- Born: 16 March 1999 (age 27) Chișinău, Moldova

Gymnastics career
- Discipline: Rhythmic gymnastics
- Country represented: Moldova
- Club: Speranta
- Head coach: Maia Nicolaeva
- Assistant coach: Maria Leushchina

= Nicoleta Dulgheru =

Moldovan rhythmic gymnast

Nicoleta Dulgheru (born March 16, 1999) is a Moldovan rhythmic gymnast. She is the three-time Moldovan Junior National champion.

== Personal life ==
Dulgheru started gymnastics at 6 years old, she attends public school.

== Career ==
===Junior===
Dulgheru appeared in international competitions in 2011, she appeared in the junior division at the 2012 Moscow Grand Prix, She competed at the 2012 European Championships where she qualified to ball finals finishing in 8th place. In 2013, Dulgheru started her season competing at the Moscow Grand Prix, she competed in the junior division of the World Cup series, in the 2013 World Cup in St.Petersburg, she won the all-around silver medal. She won bronze in all-around at the Junior Grand Prix in Brno, Czech Republic.

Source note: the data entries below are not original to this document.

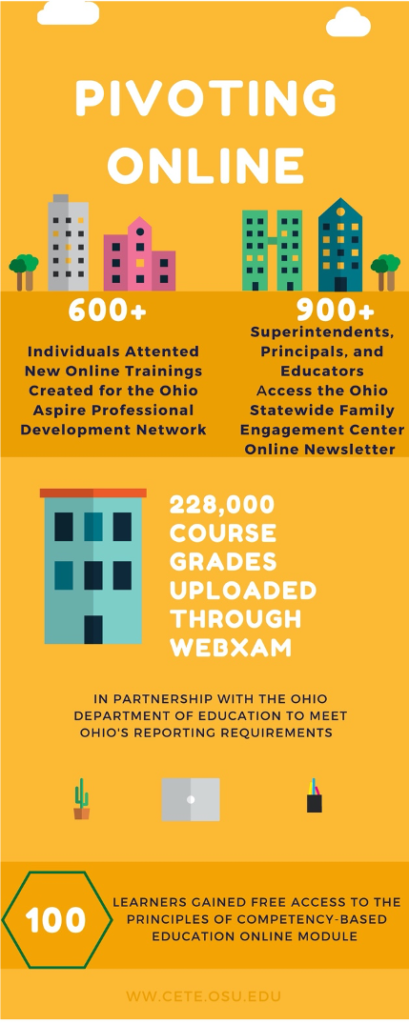 PIVOTING ONLINE

600+

Individuals Attented New Online Trainings Created for the Ohio Aspire Professional Development Network

900+

Superintendents, Principals, and Educators Access the Ohio Statewide Family Engagement Center Online Newsletter

228,000 COURSE GRADES UPLOADED THROUGH WEBXAM

IN PARTNERSHIP WITH THE OHIO DEPARTMENT OF EDUCATION TO MEET OHIO'S REPORTING REQUIREMENTS

100

LEARNERS GAINED FREE ACCESS TO THE PRINCIPLES OF COMPETENCY-BASED EDUCATION ONLINE MODULE

WW.CETE.OSU.EDU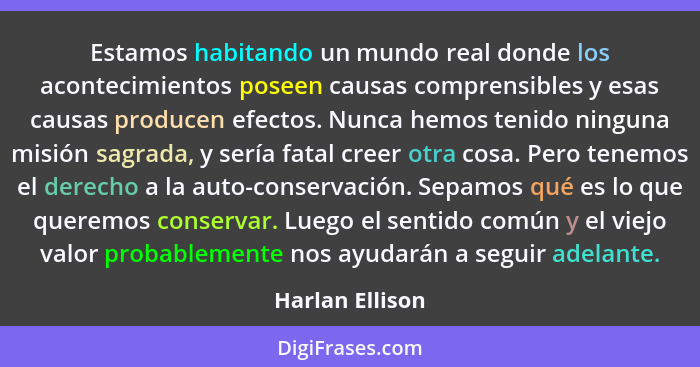 Estamos habitando un mundo real donde los acontecimientos poseen causas comprensibles y esas causas producen efectos. Nunca hemos tenido ninguna misión sagrada, y sería fatal creer otra cosa. Pero tenemos el derecho a la auto-conservación. Sepamos qué es lo que queremos conservar. Luego el sentido común y el viejo valor probablemente nos ayudarán a seguir adelante.

Harlan Ellison

DigiFrases.com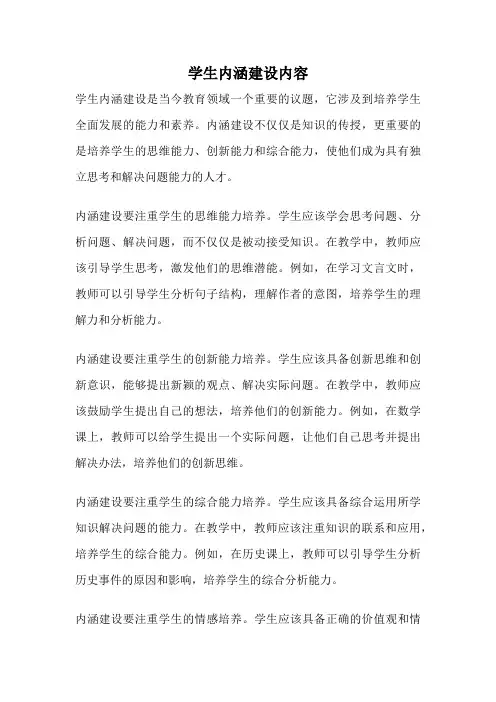 学生内涵建设内容

学生内涵建设是当今教育领域一个重要的议题，它涉及到培养学生全面发展的能力和素养。内涵建设不仅仅是知识的传授，更重要的是培养学生的思维能力、创新能力和综合能力，使他们成为具有独立思考和解决问题能力的人才。

内涵建设要注重学生的思维能力培养。学生应该学会思考问题、分析问题、解决问题，而不仅仅是被动接受知识。在教学中，教师应该引导学生思考，激发他们的思维潜能。例如，在学习文言文时，教师可以引导学生分析句子结构，理解作者的意图，培养学生的理解力和分析能力。

内涵建设要注重学生的创新能力培养。学生应该具备创新思维和创新意识，能够提出新颖的观点、解决实际问题。在教学中，教师应该鼓励学生提出自己的想法，培养他们的创新能力。例如，在数学课上，教师可以给学生提出一个实际问题，让他们自己思考并提出解决办法，培养他们的创新思维。

内涵建设要注重学生的综合能力培养。学生应该具备综合运用所学知识解决问题的能力。在教学中，教师应该注重知识的联系和应用，培养学生的综合能力。例如，在历史课上，教师可以引导学生分析历史事件的原因和影响，培养学生的综合分析能力。

内涵建设要注重学生的情感培养。学生应该具备正确的价值观和情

In 2014, Dulgheru competed at the 2014 Moscow Grand Prix finishing 10th in the all-around behind Linoy Ashram, following her placement she earned a qualification for Moldova to compete for the Youth Olympic Games. Dulgheru competed in the World Cup series. On 10–16 June, Dulgheru's competition at the 2014 European Junior Championships placed Moldova in 15th at Team event. Dulgheru went to represent Moldova at the 2014 Youth Olympic Games in Nanjing, China where she qualified for the finals and finished 7th in all-around. In November, Duilgheru won the all-around silver medal at the 2014 JGP Final in Innsbruck, Austria.

===Senior===
In 2015 season, Dulgheru made her senior international debut competing at the 2015 Moscow Grand Prix finishing 36th in the all-around. Dulgheru then competed at the 2015 Holon Grand Prix finishing 23rd in all-around. She competed in her first Europeans at the 2015 European Championships in Minsk, Belarus. In November, Dulgheru won the All-around silver at the 2015 Happy Cup in Asker, Norway behind Israel's Linoy Ashram.